本文>
-- -- --

もし、Apple Watchでの睡眠計測を取り入れたい場合、大きく改善したバッテリーライフは買い替える理由として非常に強い動機になる。

血中酸素ウェルネスアプリとは?

Apple Watch Series 6には、新たに血中酸素ウェルネスアプリが用意された。15秒間赤外線を照射することで、血中のヘモグロビンの何パーセントが酸素を運んでいるかを計測し、血中酸素飽和度として表示するものだ。通常95〜100%の数値が正常とされている。アップルによると、医療目的ではなく、あくまで健康増進やエクササイズの際に利用するデータだとしている。

血中酸素ウェルネスアプリの画面。15秒間静止させている間に、赤外線を用いてヘモグロビンを調べ、血中酸素濃度として計測する(筆者撮影)

この機能を使う際には、適度に時計を肌にフィットさせ、手首を動かさず、時計が水平になるように保ち、15秒間静止していなければならない。少しでも条件が崩れると計測できず、心拍計と比べると繊細な作業といえる。睡眠中も安定していれば、定期的に計測しており、睡眠時の血中酸素飽和度も知ることができる。

-- -- --

掲載データ>

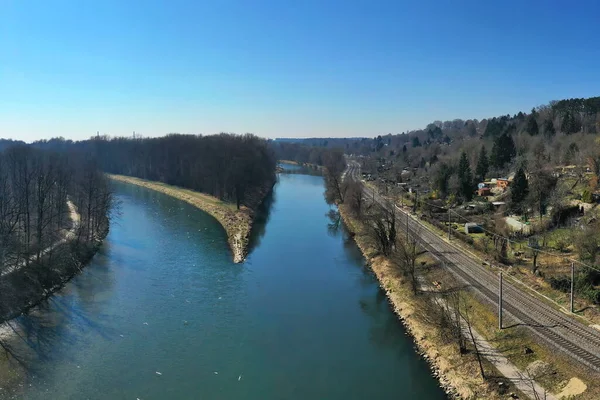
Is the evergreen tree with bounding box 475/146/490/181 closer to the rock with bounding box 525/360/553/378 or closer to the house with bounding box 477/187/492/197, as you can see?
the house with bounding box 477/187/492/197

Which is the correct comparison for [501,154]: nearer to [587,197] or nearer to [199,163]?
[587,197]

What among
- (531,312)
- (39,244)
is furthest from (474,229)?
(39,244)

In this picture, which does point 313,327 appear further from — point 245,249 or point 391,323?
point 245,249

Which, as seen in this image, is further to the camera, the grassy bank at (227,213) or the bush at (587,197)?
the grassy bank at (227,213)

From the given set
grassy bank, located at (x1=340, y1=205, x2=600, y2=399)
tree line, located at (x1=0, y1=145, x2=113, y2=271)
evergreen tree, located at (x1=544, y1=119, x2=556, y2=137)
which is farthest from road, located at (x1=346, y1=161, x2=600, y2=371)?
evergreen tree, located at (x1=544, y1=119, x2=556, y2=137)

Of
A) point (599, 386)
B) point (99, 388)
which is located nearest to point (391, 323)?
point (599, 386)

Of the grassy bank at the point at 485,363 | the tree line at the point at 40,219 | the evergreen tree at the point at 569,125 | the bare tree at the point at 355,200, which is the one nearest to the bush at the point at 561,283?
the grassy bank at the point at 485,363

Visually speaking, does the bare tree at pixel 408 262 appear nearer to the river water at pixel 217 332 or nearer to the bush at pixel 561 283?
the river water at pixel 217 332

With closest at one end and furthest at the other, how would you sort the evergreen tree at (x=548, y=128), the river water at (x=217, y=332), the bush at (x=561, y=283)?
the river water at (x=217, y=332) → the bush at (x=561, y=283) → the evergreen tree at (x=548, y=128)
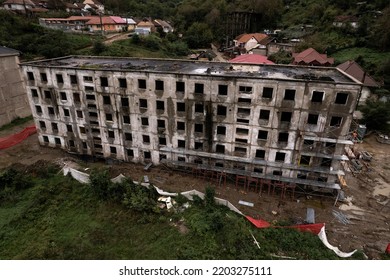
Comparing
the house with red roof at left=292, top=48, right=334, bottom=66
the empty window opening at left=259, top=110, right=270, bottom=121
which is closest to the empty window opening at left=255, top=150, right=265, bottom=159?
the empty window opening at left=259, top=110, right=270, bottom=121

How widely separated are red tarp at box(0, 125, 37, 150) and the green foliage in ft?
210

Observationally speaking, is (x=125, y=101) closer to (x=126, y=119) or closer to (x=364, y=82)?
(x=126, y=119)

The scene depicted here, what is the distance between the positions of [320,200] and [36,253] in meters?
32.3

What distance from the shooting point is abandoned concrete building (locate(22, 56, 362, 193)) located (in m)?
29.8

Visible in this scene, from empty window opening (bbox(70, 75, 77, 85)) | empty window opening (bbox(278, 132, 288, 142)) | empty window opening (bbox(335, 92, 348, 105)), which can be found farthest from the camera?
empty window opening (bbox(70, 75, 77, 85))

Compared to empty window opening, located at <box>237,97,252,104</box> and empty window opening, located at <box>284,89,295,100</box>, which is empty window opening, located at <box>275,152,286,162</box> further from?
empty window opening, located at <box>237,97,252,104</box>

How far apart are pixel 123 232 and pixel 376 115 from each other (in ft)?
162

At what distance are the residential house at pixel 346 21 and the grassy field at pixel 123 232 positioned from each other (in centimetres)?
10137

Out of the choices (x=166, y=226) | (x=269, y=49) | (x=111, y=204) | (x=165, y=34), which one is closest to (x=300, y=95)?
(x=166, y=226)

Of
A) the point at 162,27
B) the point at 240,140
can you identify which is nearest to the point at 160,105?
the point at 240,140

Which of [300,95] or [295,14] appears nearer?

-- -- --

作業指示 1> 血中酸素ウェルネスアプリの文章では、血中酸素飽和度は通常何%の数値が正常とされているか答えなさい。
作業指示 2> 血中酸素ウェルネスアプリの文章の続きを、最後の文の後から書き進めなさい。

最終解答 1> 95〜100%

最終解答 2>
Apple Watchではこれまで、心拍計、頻脈・徐脈の通知、心電図、最大酸素摂取量(VO2Max)、そして今回血中酸素ウェルネスアプリを追加した。すでにアメリカなどで利用可能になっている心電図について、アプリとして日本の厚生労働省の認証を取ることができ、医療機器としてデータを活用することができるようになった。近日中に、日本向けにも、心電図アプリが提供されるものと考えられる。

なぜここまで、心臓に関わる計測機能を充実させてきたのか。それは、主力のアメリカ市場における死因のトップが、心臓疾患によるもので、全体の23.1%に上るからだ。2020年に関しては、新型コロナウイルスが死因の2位になったが、それでもトップは依然として心臓疾患のままだ。

Apple Watchが健康管理、特に命を守るデバイスとして役立つうえで、心臓は最も効果的な領域であり、医療費・健康保険が非常に高額で、医療が身近ではないアメリカの現状も加味すると、Apple Watchが健康を維持し、病気を察知するための頼れるデバイスとしての地位を固めようとしていることがわかる。